Studio album by Morgan Wade
- Released: March 19, 2021
- Studio: The Bakery (Nashville)
- Genres: Country; alternative country; Americana;
- Length: 38:49
- Labels: Thirty Tigers; Arista Nashville;
- Producers: Paul Ebersold; Sadler Vaden;

Morgan Wade chronology
| Puppets with My Heart (2018) | Reckless (2021) | Psychopath (2023) |

= Reckless (Morgan Wade album) =

Reckless is the second studio album and major-label debut by American country music artist Morgan Wade. It was released on March 19, 2021, through the Thirty Tigers label.

== Release ==
The track "Wilder Days" was released as a single and peaked at number 36 on the Billboard Hot Country Songs chart and number 29 on the Country Airplay chart.

On January 28, 2022, a deluxe edition of the album was released with six additional tracks. This re-release was done through Arista Nashville. One of the six bonus tracks is a cover of Elvis Presley's "Suspicious Minds".

Prompt:
Please copy out the article on the album Reckless word for word, from top to bottom.

Data records:
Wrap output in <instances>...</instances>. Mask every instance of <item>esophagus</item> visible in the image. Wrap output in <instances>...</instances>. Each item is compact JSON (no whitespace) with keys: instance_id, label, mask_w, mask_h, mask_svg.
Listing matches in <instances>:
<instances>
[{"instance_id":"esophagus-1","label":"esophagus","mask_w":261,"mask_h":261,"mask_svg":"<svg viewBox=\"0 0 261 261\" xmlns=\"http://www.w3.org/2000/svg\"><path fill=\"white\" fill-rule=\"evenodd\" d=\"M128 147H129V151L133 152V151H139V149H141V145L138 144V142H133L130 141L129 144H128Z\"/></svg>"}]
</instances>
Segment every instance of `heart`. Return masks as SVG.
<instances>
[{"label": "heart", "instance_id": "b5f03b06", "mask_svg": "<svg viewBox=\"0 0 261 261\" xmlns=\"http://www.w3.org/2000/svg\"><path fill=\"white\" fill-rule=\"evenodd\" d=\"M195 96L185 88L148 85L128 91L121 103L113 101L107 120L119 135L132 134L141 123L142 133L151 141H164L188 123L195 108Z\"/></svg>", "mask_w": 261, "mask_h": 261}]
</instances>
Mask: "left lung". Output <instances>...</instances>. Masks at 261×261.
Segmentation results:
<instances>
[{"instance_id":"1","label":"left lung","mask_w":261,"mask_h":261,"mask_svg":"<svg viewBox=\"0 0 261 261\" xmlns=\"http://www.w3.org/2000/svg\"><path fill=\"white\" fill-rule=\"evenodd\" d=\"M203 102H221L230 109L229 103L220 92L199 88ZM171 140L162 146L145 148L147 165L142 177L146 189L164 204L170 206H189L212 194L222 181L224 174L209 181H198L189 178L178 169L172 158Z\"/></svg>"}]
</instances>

Solved problem:
Studio album by Morgan Wade
- Released: March 19, 2021
- Studio: The Bakery (Nashville)
- Genres: Country; alternative country; Americana;
- Length: 38:49
- Labels: Thirty Tigers; Arista Nashville;
- Producers: Paul Ebersold; Sadler Vaden;

Morgan Wade chronology
| Puppets with My Heart (2018) | Reckless (2021) | Psychopath (2023) |

= Reckless (Morgan Wade album) =

Reckless is the second studio album and major-label debut by American country music artist Morgan Wade. It was released on March 19, 2021, through the Thirty Tigers label.

== Release ==
The track "Wilder Days" was released as a single and peaked at number 36 on the Billboard Hot Country Songs chart and number 29 on the Country Airplay chart.

On January 28, 2022, a deluxe edition of the album was released with six additional tracks. This re-release was done through Arista Nashville. One of the six bonus tracks is a cover of Elvis Presley's "Suspicious Minds".